| Provided information |
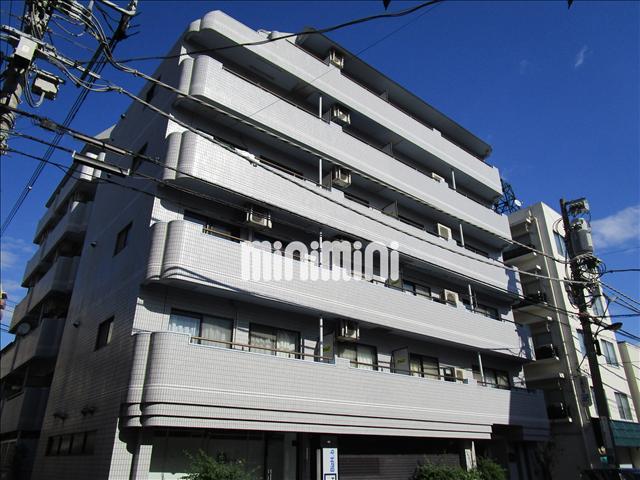 ガラ・ステージ新大塚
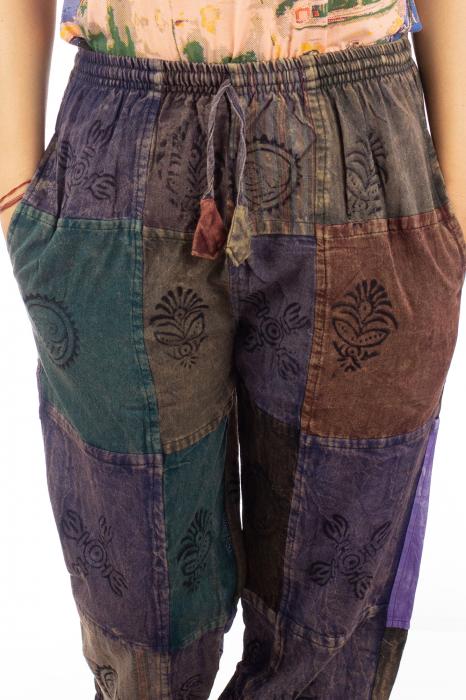 Pantaloni lungi cu patch - Model 17 1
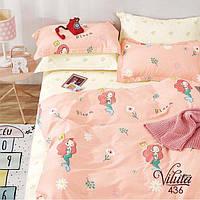 Подростковый комплект постельного белья сатин-твил 436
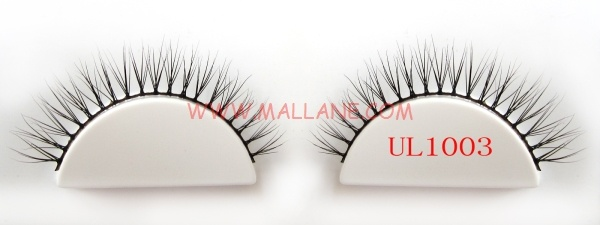 Real Mink Strip Lashes UL1003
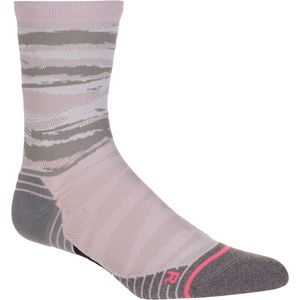 Stance Ballet Camo Run Socks - Women's
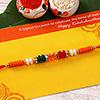 Exquisite Colorful Beaded Rakhi
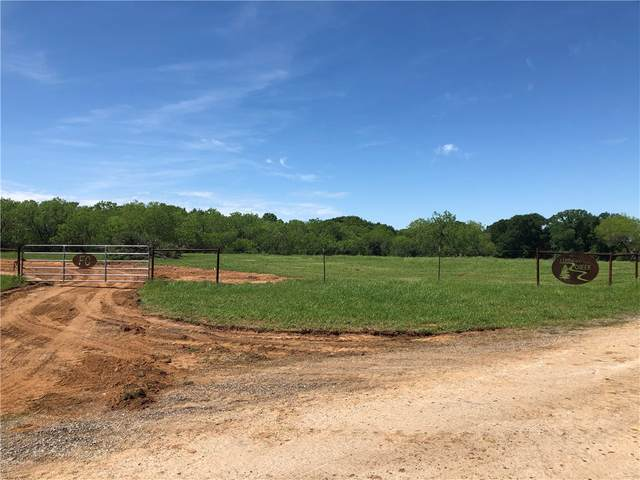 TBD The Forest Rd, Dale, TX 78612 (#3449282) :: Ben Kinney Real Estate Team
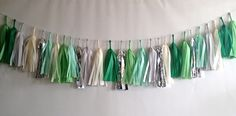 Double the Mint 27 Sparkle & Shine Tissue Tassel Garland. $45.00, via Etsy.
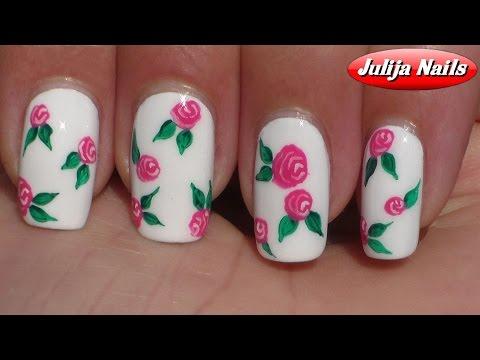 ▶ Маникюр с цветами / Дизайн ногтей Розы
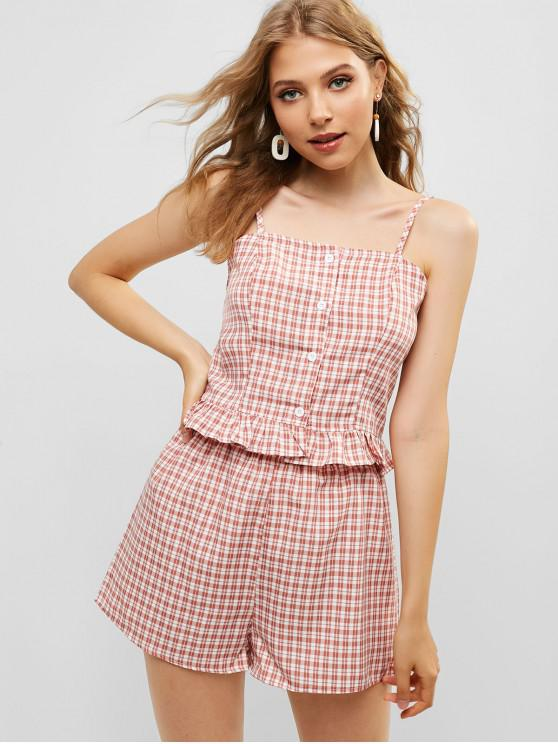 affordable Shirred Ruffle Plaid Two Piece Set - PINK M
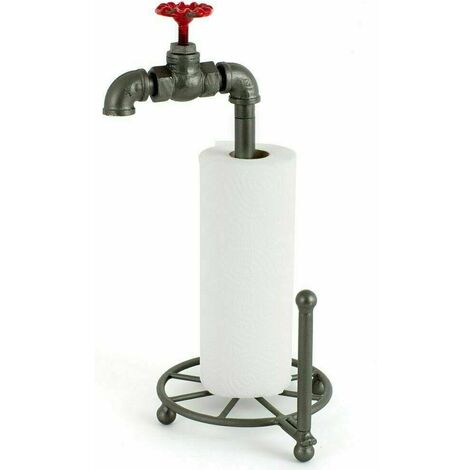 """main image of """"Pipe & Tap Kitchen / Toilet Roll Holder"""""""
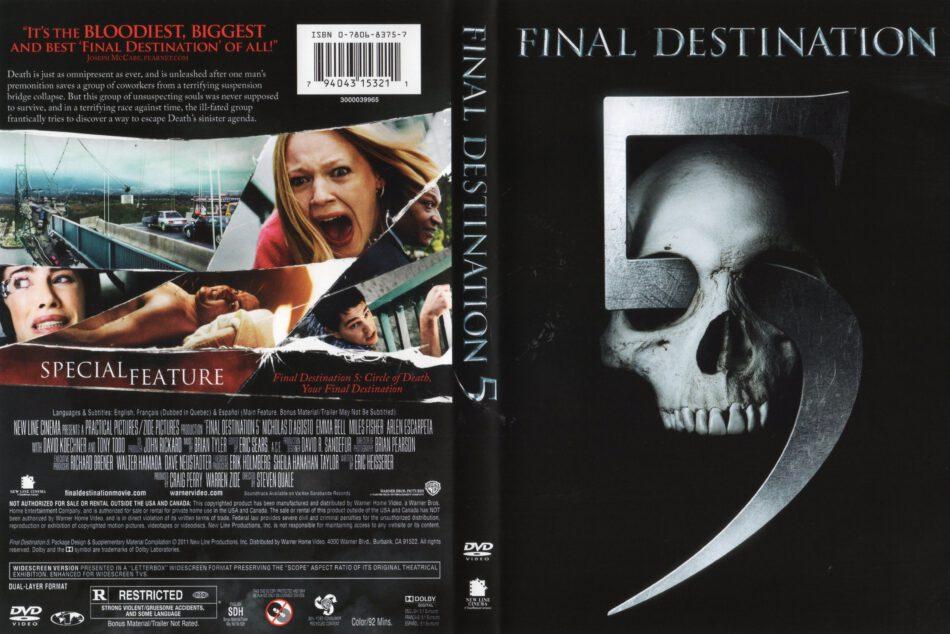 Final Destination 5 Stream Movie4k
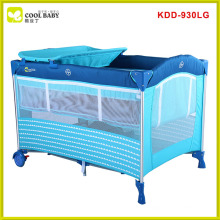 China supplier plastic baby playpen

| Task goal |
What you return must be every entry, word for word, without any pictures.

| Written answer |
 ガラ・ステージ新大塚
 Pantaloni lungi cu patch - Model 17 1
 Подростковый комплект постельного белья сатин-твил 436
 Real Mink Strip Lashes UL1003
 Stance Ballet Camo Run Socks - Women's
 Exquisite Colorful Beaded Rakhi
 TBD The Forest Rd, Dale, TX 78612 (#3449282) :: Ben Kinney Real Estate Team
 Double the Mint 27 Sparkle & Shine Tissue Tassel Garland. $45.00, via Etsy.
 ▶ Маникюр с цветами / Дизайн ногтей Розы
 affordable Shirred Ruffle Plaid Two Piece Set - PINK M
 """main image of """"Pipe & Tap Kitchen / Toilet Roll Holder"""""""
 Final Destination 5 Stream Movie4k
 China supplier plastic baby playpen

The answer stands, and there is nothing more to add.